So “Democracy Dies in Darkness” could be seen to fit a preachy, overweening industry self-regard of the moment. A plea for attention and respect when simple, unexplained daily action will have to do, if not necessarily suffice. But it works.
At minimum, it might just be a masterstroke when it comes to branding. Straightforward, succinct, a phrase that captures purpose. We’ll see.
Agreed. But what next?
In this respect, it doesn’t matter that how the newspaper disdains their President, the United States is a free country after all.
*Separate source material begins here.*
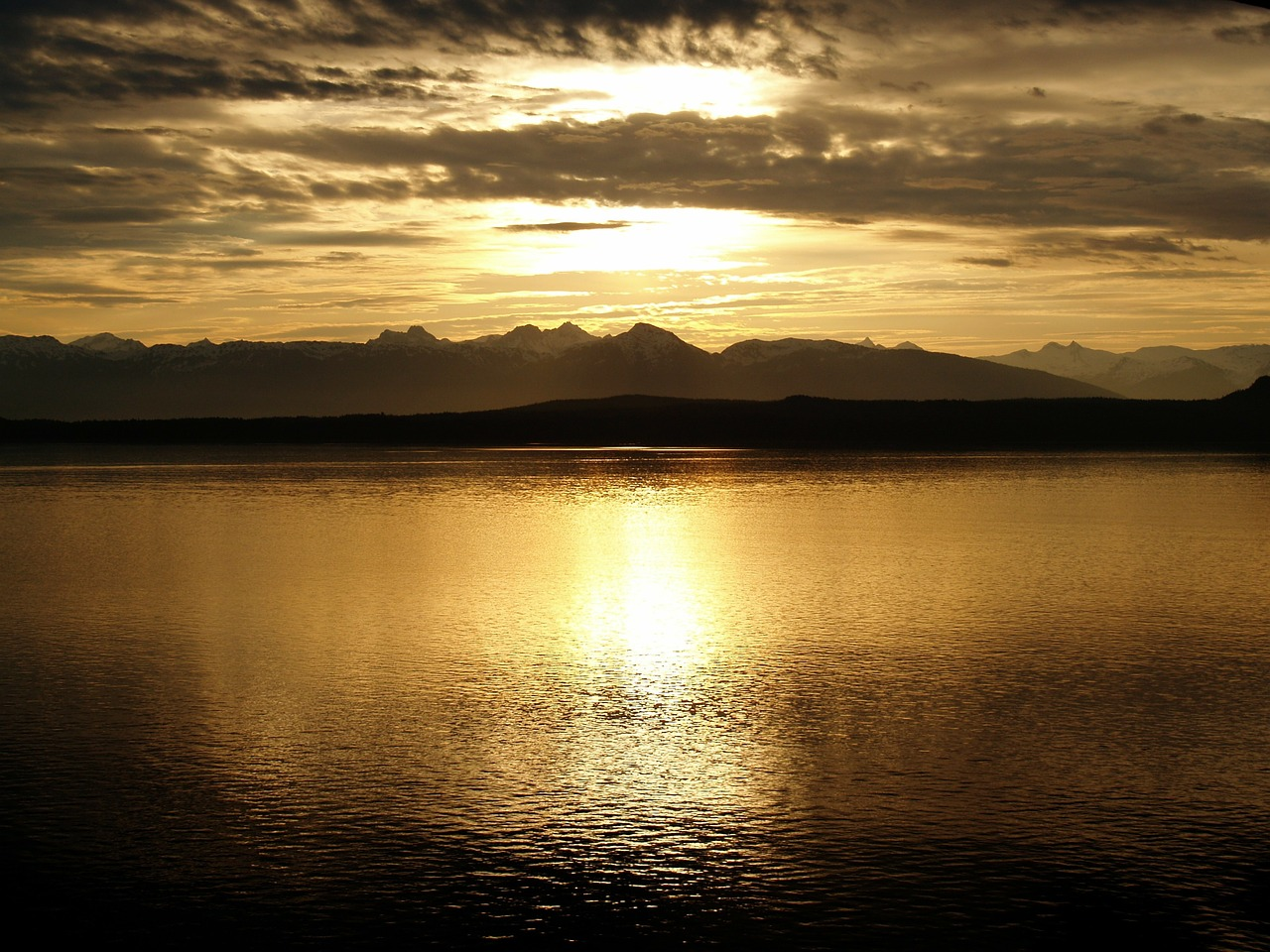 Picture: Alaska, sunset over glaciar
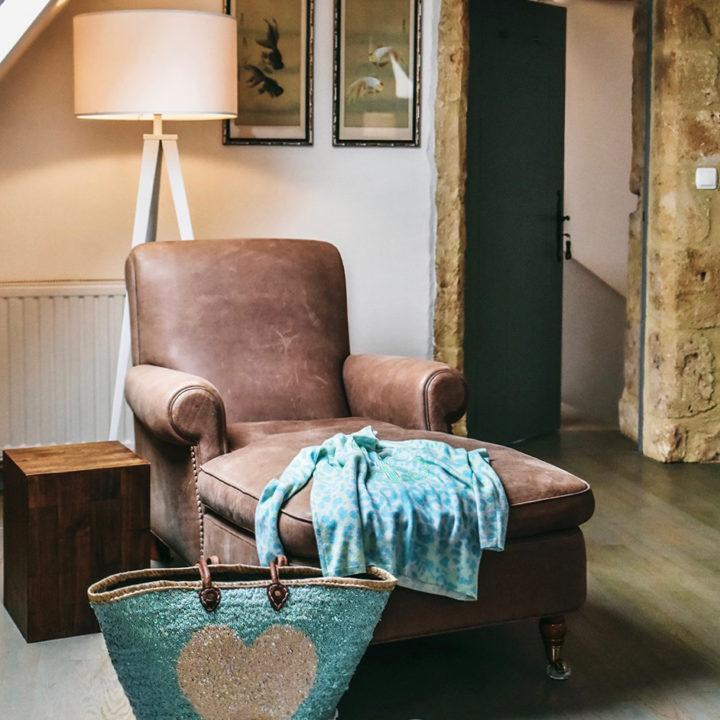 Relax hoekje met een leren fauteuil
However it’s interesting that how the next slogan (if any) would be like.
Will it be something like “Lord Vader finally returns to the bright side” or “The country is doomed”?
Or they would just refuse to change it until the next King is crowned?
What would they further manifest their belief about democracy, or the same system that had elected the One?
It’s just a hairline between defending the country’s value and the media’s very own, and I wish the “branding genius” had his/her move prepared at that time.
By the way, the Washington Post also puts “Real news” on the masthead.
This is a venerable move.
It takes some guts and facts to make this statement, and, like “Democracy Dies in Darkness”, this leaves more for observers to repeatedly challenge, or even attack, the motivations and results of the newspaper.
However, it’s still something to lo and behold.
In my country Taiwan, very few (which include our own) news outlets dare to say this as monetary value, profane advertisements to be specific, is über alles and is the only weight on the scale to decide consumers are given mind fodders.
So while I stay suspicious about the Post’s first statement, I respect the one next to it.
If democracy dies in darkness and no one is around to hear it, does it make a sound?